Start of Document

An afterword on 'arbitrary locations'
My article 'Arbitrary locations' was reprinted in 2009 as part of Mark-Anthony Falzon's edited volume Multi-sited ethnography: theory, praxis and locality in contemporary research (you can read Falzon's excellent introduction to the volume here). On this occasion, I added a brief post-script to the original article, which updated the argument and reflected on some of its limitations. The definitive version of this text is included in Candea, M. 2009. 'Arbitrary Locations: In Defence of the Bounded Field-site (with a new afterword)'. In Multi-sited ethnography : theory, praxis and locality in contemporary research, (Ed, Falzon, M.-A.). Aldershot: Ashgate. pp. 25-46.
A partial postscript on arbitrariness
Perhaps the best way to ‘refresh’ (as one might a webpage) the argument of the 2007 article reprinted here in an abridged form, is to refer to philosopher Alfred North Whitehead’s distinction between what he terms a nexus and a society. A nexus, writes Shaviro, quoting Whitehead, is
“ ‘a particular fact of togetherness among actual entities’ ([Whitehead 1920/2004:]20); that is to say, it is a mathematical set of occasions, contiguous in space and time, or otherwise adhering to one another. When the elements of a nexus are united, not just by contiguity, but also by a ‘defining characteristic’ that is common to all of them […], then Whitehead calls it a society (34). A society is ‘self-sustaining; in other words… it is its own reason… the real actual things that endure,’ and that we encounter in everyday experience, ‘are all societies’ ([Whitehead] 1933/1967:203-204)” (Shaviro n.d.:2)

End of Document
Start of Provided records

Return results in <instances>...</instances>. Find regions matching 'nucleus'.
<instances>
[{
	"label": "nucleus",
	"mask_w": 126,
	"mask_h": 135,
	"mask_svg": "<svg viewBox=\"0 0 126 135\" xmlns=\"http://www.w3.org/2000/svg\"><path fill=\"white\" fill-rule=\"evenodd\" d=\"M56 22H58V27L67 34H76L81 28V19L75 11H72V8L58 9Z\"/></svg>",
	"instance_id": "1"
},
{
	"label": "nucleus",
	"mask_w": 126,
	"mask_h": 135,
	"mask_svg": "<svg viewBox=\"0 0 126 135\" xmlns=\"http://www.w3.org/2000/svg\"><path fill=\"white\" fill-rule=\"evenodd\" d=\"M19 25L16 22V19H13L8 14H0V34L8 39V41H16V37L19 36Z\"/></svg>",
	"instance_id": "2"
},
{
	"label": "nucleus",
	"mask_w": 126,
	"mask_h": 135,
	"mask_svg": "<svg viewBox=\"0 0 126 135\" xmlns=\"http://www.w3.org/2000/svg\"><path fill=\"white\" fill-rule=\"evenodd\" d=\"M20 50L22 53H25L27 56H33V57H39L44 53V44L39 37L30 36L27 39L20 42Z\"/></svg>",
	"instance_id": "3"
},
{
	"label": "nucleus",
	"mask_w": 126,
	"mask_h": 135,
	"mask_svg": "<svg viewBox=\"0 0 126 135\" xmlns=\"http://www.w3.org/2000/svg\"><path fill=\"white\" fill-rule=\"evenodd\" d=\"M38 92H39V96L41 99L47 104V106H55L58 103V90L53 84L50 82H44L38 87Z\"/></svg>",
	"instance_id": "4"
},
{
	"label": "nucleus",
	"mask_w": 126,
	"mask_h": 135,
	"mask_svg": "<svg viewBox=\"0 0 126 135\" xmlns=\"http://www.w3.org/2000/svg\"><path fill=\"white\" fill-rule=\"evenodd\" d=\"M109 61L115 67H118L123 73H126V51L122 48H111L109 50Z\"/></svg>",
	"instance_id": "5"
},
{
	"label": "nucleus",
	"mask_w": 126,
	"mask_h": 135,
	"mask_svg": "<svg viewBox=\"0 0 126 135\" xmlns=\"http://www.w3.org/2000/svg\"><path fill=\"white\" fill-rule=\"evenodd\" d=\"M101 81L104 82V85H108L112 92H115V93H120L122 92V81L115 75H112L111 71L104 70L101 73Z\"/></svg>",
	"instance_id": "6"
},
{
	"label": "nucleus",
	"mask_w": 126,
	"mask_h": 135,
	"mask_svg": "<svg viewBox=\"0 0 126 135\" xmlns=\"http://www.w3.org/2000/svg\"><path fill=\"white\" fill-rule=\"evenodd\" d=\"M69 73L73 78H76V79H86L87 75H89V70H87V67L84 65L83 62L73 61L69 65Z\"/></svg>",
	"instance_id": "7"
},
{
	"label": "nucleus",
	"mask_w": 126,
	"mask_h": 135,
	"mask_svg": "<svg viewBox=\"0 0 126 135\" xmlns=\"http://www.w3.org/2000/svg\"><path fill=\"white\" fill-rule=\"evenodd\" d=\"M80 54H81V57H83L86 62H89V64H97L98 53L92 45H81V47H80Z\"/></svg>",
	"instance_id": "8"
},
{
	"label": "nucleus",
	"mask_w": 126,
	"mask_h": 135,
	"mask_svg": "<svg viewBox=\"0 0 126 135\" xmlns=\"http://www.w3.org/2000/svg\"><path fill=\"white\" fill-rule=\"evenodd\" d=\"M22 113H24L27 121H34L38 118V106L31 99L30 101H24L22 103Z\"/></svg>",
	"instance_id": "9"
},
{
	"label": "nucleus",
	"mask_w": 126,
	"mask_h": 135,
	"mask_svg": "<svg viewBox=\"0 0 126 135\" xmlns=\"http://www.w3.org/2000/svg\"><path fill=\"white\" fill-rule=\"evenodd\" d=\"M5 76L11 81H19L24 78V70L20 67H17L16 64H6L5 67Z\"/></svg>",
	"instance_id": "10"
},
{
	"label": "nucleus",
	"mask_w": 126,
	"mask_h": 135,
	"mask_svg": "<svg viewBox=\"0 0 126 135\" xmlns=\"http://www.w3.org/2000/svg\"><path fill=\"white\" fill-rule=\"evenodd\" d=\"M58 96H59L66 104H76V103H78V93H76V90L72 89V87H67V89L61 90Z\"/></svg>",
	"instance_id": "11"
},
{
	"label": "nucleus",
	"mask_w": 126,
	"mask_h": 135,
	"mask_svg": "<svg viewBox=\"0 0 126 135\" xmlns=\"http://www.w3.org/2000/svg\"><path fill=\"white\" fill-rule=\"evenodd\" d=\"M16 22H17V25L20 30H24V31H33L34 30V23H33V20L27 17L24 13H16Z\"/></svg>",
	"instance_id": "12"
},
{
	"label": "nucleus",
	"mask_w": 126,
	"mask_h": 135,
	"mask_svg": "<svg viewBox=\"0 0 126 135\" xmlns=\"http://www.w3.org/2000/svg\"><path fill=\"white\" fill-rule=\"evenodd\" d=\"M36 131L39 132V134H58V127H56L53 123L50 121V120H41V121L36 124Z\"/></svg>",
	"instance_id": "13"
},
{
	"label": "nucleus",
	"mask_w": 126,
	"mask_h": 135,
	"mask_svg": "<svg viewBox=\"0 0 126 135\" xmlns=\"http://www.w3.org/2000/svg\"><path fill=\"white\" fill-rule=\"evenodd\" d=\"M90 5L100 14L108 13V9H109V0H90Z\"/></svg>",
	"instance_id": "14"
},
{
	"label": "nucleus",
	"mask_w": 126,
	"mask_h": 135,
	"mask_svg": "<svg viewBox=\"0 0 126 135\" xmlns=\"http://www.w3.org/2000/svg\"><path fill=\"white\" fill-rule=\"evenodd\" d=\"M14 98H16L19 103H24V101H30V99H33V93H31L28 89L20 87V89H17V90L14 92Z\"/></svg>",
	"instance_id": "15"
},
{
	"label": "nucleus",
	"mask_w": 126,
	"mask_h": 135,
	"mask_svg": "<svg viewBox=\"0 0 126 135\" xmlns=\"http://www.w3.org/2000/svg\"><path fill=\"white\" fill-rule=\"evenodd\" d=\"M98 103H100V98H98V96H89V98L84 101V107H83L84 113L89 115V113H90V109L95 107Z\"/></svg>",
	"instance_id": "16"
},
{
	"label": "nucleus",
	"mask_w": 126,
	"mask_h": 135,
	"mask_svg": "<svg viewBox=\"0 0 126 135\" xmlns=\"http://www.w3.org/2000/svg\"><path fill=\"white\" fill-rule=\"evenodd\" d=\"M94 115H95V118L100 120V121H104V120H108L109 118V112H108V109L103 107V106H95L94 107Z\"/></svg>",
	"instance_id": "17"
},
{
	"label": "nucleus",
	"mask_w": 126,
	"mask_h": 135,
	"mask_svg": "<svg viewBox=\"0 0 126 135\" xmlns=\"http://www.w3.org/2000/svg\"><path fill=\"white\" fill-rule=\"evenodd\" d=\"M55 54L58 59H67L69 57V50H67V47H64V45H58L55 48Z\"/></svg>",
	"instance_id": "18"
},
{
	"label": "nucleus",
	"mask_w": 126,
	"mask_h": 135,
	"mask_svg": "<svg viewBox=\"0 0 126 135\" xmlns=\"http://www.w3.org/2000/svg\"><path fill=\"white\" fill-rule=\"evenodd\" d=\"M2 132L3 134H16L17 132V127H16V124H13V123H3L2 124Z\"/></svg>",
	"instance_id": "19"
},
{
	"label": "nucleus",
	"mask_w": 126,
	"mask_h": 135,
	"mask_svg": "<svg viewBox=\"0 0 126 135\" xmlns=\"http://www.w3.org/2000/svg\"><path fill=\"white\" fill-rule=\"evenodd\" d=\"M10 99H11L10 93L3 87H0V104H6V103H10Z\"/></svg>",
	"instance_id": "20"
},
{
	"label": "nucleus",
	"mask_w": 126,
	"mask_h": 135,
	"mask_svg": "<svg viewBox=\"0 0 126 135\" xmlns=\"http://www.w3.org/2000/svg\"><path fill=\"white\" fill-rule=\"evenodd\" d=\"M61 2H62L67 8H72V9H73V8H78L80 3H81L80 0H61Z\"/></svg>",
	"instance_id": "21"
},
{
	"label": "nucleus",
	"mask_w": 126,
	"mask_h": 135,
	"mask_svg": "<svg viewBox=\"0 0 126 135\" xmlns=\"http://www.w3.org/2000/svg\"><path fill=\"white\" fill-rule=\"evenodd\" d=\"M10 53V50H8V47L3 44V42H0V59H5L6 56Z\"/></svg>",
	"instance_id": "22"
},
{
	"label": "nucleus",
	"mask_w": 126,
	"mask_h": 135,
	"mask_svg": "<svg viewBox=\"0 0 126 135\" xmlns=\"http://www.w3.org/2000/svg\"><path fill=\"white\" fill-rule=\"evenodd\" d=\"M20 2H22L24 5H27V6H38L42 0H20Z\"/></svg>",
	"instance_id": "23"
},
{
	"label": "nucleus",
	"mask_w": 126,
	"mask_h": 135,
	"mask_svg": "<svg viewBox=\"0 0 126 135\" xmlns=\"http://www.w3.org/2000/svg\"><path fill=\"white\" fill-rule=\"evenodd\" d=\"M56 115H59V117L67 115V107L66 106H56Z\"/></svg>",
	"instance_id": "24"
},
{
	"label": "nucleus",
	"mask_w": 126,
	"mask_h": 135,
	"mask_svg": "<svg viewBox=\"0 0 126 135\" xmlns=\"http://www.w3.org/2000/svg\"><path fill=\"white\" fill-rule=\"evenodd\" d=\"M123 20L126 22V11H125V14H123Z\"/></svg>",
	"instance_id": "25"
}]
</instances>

End of Provided records

• _Required tasks_
A. In the afterword on arbitrary locations, what does Whitehead call a nexus whose elements are united by a defining characteristic common to all of them?
B. Extend the afterword on arbitrary locations, picking up after its final sentence.

• _Answers to the tasks_
A. A society.

B.
This distinction between nexus and society is a very good entry-point into the question of holism (in its simplest – Aristotelian – form, the claim that an entity is more than the sum of its parts). If a nexus describes a set of contiguous parts, the society which corresponds to it is the whole. Whitehead’s distinction gives us a good way of talking about the evident fact that not every nexus doubles up as a society, i.e. not every collection of parts is a whole.
So what does this have to do with multi-sited ethnography (henceforth MSE)? My argument is that the multi-sited imaginary productively challenged the assumption that the local nexus mapped out by the ethnographer was also a society. It challenged in other words a simple holism (let’s call it holism 1) according to which say, ‘the Nuer’ or ‘the Bhopal disaster’ could be examined ethnographically as a whole in isolation from the broader multi-local processes in which its various elements were enmeshed. What initial formulations of MSE did not set out to challenge however was the notion that ethnography should set itself as a task (or at least as a horizon) to map and investigate wholes. Take for instance Smith (2006, 13–5, emphasis added)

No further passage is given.